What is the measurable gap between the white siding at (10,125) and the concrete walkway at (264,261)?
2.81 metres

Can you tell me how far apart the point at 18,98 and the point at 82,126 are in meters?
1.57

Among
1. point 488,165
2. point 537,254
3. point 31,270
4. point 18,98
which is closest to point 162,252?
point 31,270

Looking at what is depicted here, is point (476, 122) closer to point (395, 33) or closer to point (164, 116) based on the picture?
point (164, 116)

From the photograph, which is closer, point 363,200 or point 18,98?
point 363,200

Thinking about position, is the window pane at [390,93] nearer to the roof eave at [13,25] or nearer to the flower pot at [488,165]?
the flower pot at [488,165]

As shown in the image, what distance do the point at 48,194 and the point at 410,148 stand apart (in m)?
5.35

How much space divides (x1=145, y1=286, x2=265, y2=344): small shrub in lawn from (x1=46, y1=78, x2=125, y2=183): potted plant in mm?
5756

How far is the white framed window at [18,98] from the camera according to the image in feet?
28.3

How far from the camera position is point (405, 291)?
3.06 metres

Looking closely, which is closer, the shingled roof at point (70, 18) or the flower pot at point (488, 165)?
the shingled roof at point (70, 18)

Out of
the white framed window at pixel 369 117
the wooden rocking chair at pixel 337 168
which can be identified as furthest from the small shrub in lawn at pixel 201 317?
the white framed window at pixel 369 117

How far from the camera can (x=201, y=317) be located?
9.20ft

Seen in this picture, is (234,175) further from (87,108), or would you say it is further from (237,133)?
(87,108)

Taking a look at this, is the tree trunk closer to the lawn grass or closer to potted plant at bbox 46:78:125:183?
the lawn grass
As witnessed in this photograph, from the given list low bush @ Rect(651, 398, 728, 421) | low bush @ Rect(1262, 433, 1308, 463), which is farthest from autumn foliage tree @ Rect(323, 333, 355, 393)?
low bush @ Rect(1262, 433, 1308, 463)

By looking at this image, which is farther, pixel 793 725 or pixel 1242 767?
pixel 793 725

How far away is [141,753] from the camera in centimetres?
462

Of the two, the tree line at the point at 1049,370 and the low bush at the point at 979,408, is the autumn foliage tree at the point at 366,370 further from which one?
= = = = = = =
Write out the listing word for word, from the line containing "Thinking about position, is" through the last line, including both.

[FINAL ANSWER]
Thinking about position, is the window pane at [390,93] nearer to the roof eave at [13,25] or nearer to the flower pot at [488,165]?
the flower pot at [488,165]

As shown in the image, what distance do the point at 48,194 and the point at 410,148 stand apart (in m)?
5.35

How much space divides (x1=145, y1=286, x2=265, y2=344): small shrub in lawn from (x1=46, y1=78, x2=125, y2=183): potted plant in mm?
5756

How far is the white framed window at [18,98] from the camera according to the image in feet?
28.3

How far from the camera position is point (405, 291)?
3.06 metres

Looking closely, which is closer, the shingled roof at point (70, 18) or the flower pot at point (488, 165)?
the shingled roof at point (70, 18)

Out of
the white framed window at pixel 369 117
the wooden rocking chair at pixel 337 168
which can be identified as furthest from the small shrub in lawn at pixel 201 317?
the white framed window at pixel 369 117

How far from the camera can (x=201, y=317) be located?
9.20ft

Seen in this picture, is (234,175) further from (87,108), or would you say it is further from (237,133)?
(87,108)

Taking a look at this, is the tree trunk closer to the lawn grass or closer to potted plant at bbox 46:78:125:183?
the lawn grass
As witnessed in this photograph, from the given list low bush @ Rect(651, 398, 728, 421) | low bush @ Rect(1262, 433, 1308, 463), which is farthest from autumn foliage tree @ Rect(323, 333, 355, 393)?
low bush @ Rect(1262, 433, 1308, 463)

By looking at this image, which is farther, pixel 793 725 or pixel 1242 767?
pixel 793 725

How far away is [141,753] from the camera in centimetres?
462

Of the two, the tree line at the point at 1049,370 and the low bush at the point at 979,408, is the autumn foliage tree at the point at 366,370 further from which one?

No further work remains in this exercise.